Giardia is a wicked parasite, and sadly for her, GSDs tend to have sensitive stomachs + guts. :nonod: 
they often suffer from stress triggered or emotionally triggered diarrhea, which means that an argument in the house could upset her so badly, she could have the sh*ts for 3 to 5 days, just on that one relatively-minor quarrel.
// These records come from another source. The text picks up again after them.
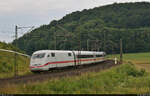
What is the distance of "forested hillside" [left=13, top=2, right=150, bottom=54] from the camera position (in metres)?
64.1

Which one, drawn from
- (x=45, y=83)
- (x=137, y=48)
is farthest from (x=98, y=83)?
(x=137, y=48)

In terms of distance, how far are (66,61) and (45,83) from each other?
787 inches

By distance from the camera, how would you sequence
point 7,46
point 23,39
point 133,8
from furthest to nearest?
point 133,8 → point 23,39 → point 7,46

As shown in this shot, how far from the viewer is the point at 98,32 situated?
4289 inches

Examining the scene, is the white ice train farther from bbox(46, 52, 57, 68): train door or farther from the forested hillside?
the forested hillside

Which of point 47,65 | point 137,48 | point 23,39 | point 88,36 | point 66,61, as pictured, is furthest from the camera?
point 137,48

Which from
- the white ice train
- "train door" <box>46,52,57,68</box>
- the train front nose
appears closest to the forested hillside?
the white ice train

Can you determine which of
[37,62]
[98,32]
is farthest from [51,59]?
[98,32]

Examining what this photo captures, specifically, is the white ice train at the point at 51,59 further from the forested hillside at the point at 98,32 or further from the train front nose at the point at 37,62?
the forested hillside at the point at 98,32

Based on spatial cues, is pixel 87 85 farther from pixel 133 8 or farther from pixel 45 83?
pixel 133 8

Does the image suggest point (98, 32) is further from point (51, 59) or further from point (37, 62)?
point (37, 62)

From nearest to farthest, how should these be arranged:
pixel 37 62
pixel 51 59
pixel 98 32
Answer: pixel 37 62
pixel 51 59
pixel 98 32

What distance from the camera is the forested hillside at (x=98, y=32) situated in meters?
64.1

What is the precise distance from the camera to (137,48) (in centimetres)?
12338
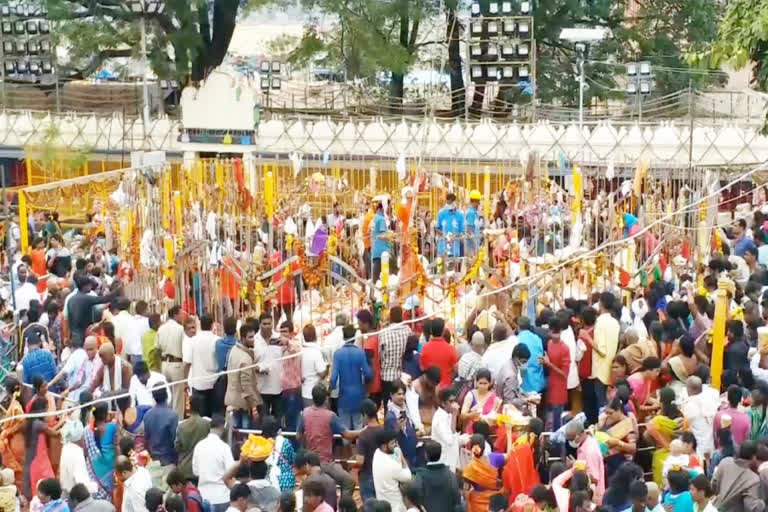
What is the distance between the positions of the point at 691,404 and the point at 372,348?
105 inches

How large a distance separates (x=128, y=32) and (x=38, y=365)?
1872 centimetres

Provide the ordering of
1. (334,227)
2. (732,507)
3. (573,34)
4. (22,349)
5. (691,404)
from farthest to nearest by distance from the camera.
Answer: (573,34) < (334,227) < (22,349) < (691,404) < (732,507)

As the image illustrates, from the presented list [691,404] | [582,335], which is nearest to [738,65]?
[582,335]

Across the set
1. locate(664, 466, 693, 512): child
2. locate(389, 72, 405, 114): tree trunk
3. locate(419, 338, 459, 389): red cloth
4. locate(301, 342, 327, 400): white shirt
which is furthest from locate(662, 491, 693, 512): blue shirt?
locate(389, 72, 405, 114): tree trunk

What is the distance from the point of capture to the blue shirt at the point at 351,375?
1135cm

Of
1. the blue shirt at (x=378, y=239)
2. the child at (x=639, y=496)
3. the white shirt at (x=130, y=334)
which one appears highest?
the blue shirt at (x=378, y=239)

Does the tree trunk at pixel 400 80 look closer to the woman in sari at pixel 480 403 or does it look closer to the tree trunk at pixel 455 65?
the tree trunk at pixel 455 65

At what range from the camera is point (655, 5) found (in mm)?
31156

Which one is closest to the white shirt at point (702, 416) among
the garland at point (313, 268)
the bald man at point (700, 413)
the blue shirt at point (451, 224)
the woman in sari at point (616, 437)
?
the bald man at point (700, 413)

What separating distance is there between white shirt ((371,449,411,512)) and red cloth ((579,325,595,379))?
2.67 metres

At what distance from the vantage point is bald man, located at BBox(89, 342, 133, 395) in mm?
11508

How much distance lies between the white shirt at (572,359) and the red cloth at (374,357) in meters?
1.40

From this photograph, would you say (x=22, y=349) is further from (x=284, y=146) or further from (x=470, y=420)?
(x=284, y=146)

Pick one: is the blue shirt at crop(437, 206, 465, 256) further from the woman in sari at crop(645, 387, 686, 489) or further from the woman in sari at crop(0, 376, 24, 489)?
the woman in sari at crop(0, 376, 24, 489)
so this is Not good news for a breed fairly notorious for gut issues.  poor kid... 
Division of Parasitic Diseases - Giardiasis Fact Sheet 
Giardia can cause gut-cramping, pain, gassy-gurgles, intestinal spasms, extreme tiredness, nausea, etc... 
to say nothing of any side-FX from the meds themselves.

so short answer? 
YES, absolutely! she can be feeling really, really punk + sick, as well as her gut being inflamed. :blush2:

check out CHRONIC Giardia - 
Giardiasis

Giardia can be covert, very dificult to Dx + very hard to eradicate. 
*i HOPE the vet told U to have her stool onto a sheet of paper + discard it immediately? * 
this prevents live-spores from contaminating the soil - they can live for years.

this is a summary from 4 sources - 
the cysts are hardy; they can live outside the body, in soil, warm or cold water. 
BOILING for a minimum of 10-mins at a rolling boil will kill the cysts. 
Infection occurs when cysts are ingested; via polluted water, food, or by fecal-oral exposure. once in the stomach, digestive acid pops the cyst; each releases 2 trophozoites. they live in the bowel, attaching to the mucosa by a sucking disk .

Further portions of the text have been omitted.